Cross-modal Steganography: Hiding Video in Audio

MPhil Thesis Defence


Title: "Cross-modal Steganography: Hiding Video in Audio"

By

Mr. Hyukryul YANG


Abstract

Steganography has been largely studied in the computer vision community 
for digital watermarking or secret messaging. Recently, various deep 
learning-based approaches have been proposed to tackle the steganography 
task. However, in terms of capacity, existing methods are not enough to 
hide large data types like video content due to its high bitrate. In this 
thesis, we push this limit by investigating methods for hiding video 
content inside audio files. To solve this novel cross-modal steganography, 
we first introduce several models based on existing methods as the 
baseline. However, we discovered the clear limitations of those models in 
evaluation. Finally, to mitigate these limitations, we devise a new 
optimization-based method named HvFO to improve not only the reconstructed 
video quality but also embedded audio fidelity.

The HvFO uses recent advances in flow-based generative models that enable 
effective mapping audio to latent codes with further optimization so that 
nearby codes correspond to perceptually similar signals.
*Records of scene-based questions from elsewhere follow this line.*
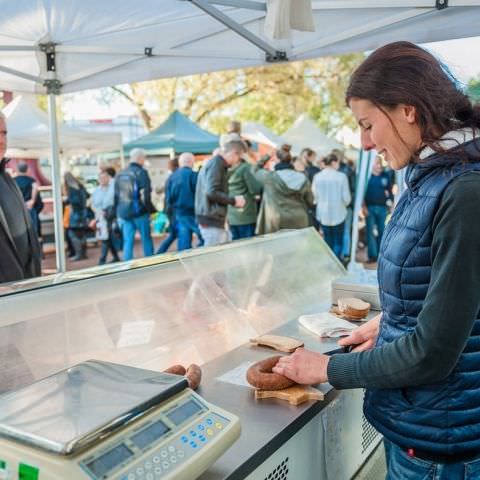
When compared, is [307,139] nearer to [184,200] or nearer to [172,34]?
[184,200]

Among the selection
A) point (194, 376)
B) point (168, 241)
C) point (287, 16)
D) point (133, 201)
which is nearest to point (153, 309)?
point (194, 376)

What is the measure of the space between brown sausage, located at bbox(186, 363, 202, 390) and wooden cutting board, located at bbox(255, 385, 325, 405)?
0.55ft

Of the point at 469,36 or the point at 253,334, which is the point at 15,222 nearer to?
the point at 253,334

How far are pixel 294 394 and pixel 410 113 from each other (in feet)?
2.34

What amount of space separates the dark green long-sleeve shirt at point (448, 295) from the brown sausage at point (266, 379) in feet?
1.28

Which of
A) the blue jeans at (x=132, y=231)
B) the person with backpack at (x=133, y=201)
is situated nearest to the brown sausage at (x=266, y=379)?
the person with backpack at (x=133, y=201)

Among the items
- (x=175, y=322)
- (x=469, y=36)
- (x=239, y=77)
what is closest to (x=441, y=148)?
(x=175, y=322)

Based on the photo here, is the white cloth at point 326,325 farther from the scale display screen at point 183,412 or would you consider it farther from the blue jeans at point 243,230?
the blue jeans at point 243,230

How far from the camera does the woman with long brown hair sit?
3.01 feet

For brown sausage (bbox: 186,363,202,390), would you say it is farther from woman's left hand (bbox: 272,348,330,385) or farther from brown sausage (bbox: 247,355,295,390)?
woman's left hand (bbox: 272,348,330,385)

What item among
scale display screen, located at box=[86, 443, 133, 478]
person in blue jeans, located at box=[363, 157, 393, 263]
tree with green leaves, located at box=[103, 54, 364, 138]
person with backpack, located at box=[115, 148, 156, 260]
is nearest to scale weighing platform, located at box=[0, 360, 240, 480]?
scale display screen, located at box=[86, 443, 133, 478]

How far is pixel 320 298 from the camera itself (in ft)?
7.85

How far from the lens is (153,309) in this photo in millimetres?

We show that 
compressed video data can be concealed in the latent codes of audio 
sequences while preserving the fidelity of the hidden video and the 
original audio. We can embed 128x128 video inside same-duration audio, or 
higher-resolution video inside longer audio sequences. Quantitative 
experiments show that our approach outperforms relevant baselines in 
steganographic capacity and fidelity.


Date:  			Wednesday, 12 August 2020

Time:			2:00pm - 4:00pm

Zoom meeting:           https://hkust.zoom.us/j/91260314537

Committee Members:	Dr. Qifeng Chen (Supervisor)
   			Prof. Raymond Wong (Chairperson)
  			Prof. Chiew-Lan Tai


**** ALL are Welcome ****